De minuscules particules de plastique dans les urines

Les microplastiques sont des grains de plastique. Par définition, ils mesurent moins de 5 mm dans toutes les dimensions, mais beaucoup sont invisibles à l’œil nu. Il existe deux types de microplastiques : les microplastiques primaires et les microplastiques secondaires. Les premiers sont les particules utilisées dans certains cosmétiques, tandis que les seconds proviennent de la décomposition d’articles en plastique plus volumineux.

La plupart des préoccupations concernant les microplastiques se sont d’abord concentrées sur leurs effets sur l’environnement marin, car on les trouve dans les océans du monde entier. On a constaté que de nombreux organismes marins, tels que les poissons et les crustacés, contenaient des microplastiques. Il est très probable, étant donné la prévalence des microplastiques dans l’air, l’eau, la faune et la flore, la chaîne alimentaire, qu’ils pénètrent également dans le corps humain, mais les difficultés techniques de la mesure des particules microplastiques dans le corps humain ont rendu difficile leur dé »section jusque là.

Une méthode de détection innovante

Pour cette étude, les chercheurs ont recherché des particules susceptibles d’être absorbées à travers les membranes du corps humain. Ils ont filtré le sang pour recueillir toutes les particules de plastique comprises entre 700 nanomètres (nm) et 500 000 nm. Pour éviter toute contamination par le plastique, les chercheurs ont utilisé des filtres en fibre de verre.

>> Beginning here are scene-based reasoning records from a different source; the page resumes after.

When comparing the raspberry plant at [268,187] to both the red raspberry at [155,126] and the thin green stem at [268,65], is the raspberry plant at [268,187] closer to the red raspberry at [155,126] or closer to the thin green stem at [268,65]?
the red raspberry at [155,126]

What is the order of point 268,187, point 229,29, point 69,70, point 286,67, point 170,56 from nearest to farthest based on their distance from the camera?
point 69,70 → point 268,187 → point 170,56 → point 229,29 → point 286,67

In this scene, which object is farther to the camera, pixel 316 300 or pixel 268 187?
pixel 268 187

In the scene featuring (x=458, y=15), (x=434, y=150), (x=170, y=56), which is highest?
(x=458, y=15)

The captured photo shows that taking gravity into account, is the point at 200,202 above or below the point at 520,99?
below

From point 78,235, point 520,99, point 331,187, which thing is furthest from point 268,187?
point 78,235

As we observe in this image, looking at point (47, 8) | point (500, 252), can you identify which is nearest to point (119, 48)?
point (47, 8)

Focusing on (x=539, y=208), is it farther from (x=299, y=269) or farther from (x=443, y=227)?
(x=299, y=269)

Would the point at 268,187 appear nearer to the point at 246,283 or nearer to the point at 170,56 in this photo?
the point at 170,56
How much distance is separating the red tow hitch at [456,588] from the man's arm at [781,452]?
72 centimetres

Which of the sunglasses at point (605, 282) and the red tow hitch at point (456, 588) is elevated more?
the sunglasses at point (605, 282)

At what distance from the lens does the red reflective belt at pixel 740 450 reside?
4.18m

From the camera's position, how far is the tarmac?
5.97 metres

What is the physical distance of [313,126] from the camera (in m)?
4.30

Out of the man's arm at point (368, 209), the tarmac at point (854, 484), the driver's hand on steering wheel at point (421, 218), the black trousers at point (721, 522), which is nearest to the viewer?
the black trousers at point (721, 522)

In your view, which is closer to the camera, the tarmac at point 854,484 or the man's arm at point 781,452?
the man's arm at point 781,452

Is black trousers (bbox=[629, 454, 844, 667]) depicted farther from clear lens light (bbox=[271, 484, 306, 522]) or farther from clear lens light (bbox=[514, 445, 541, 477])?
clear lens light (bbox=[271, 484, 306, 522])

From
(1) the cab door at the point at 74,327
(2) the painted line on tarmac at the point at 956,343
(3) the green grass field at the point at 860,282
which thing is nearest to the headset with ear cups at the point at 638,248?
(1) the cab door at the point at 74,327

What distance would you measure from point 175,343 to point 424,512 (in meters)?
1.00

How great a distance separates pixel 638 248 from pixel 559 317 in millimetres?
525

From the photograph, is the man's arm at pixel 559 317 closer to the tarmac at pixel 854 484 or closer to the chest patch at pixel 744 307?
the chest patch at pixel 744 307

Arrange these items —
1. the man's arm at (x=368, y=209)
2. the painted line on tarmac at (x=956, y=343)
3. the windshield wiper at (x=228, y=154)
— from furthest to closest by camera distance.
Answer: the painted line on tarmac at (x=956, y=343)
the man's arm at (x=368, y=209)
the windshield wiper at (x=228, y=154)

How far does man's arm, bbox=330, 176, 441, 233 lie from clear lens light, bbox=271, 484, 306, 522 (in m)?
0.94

Les chercheurs ont recherché cinq plastiques courants :

– le poly(méthylacrylate) (PMMA), utilisé en dentisterie et dans d’autres applications médicales
– le polypropylène (PP), couramment utilisé pour les emballages et les textiles
– le styrène polymérisé (PS), utilisé pour les emballages légers
– le polyéthylène (PE), le plastique le plus répandu, utilisé entre autres pour les sacs de transport
– le polyéthylène téréphtalate (PET), largement utilisé dans les textiles et les récipients pour aliments et boissons.

Les échantillons des filtres ont été traités par pyrolyse à double coup pour produire des chromatogrammes à partir desquels les scientifiques ont pu identifier le contenu. Les méthodes de biosurveillance humaine pour mesurer les additifs plastiques sont disponibles depuis plusieurs années. Mais mesurer les microplastiques, en particulier à la petite taille qui circulerait probablement dans les vaisseaux sanguins (<7 microns), est très difficile. Les chercheurs ont donc mis au point une méthode suffisamment sensible pour le faire dans des échantillons de sang et combine le fractionnement de la taille et les mesures de masse.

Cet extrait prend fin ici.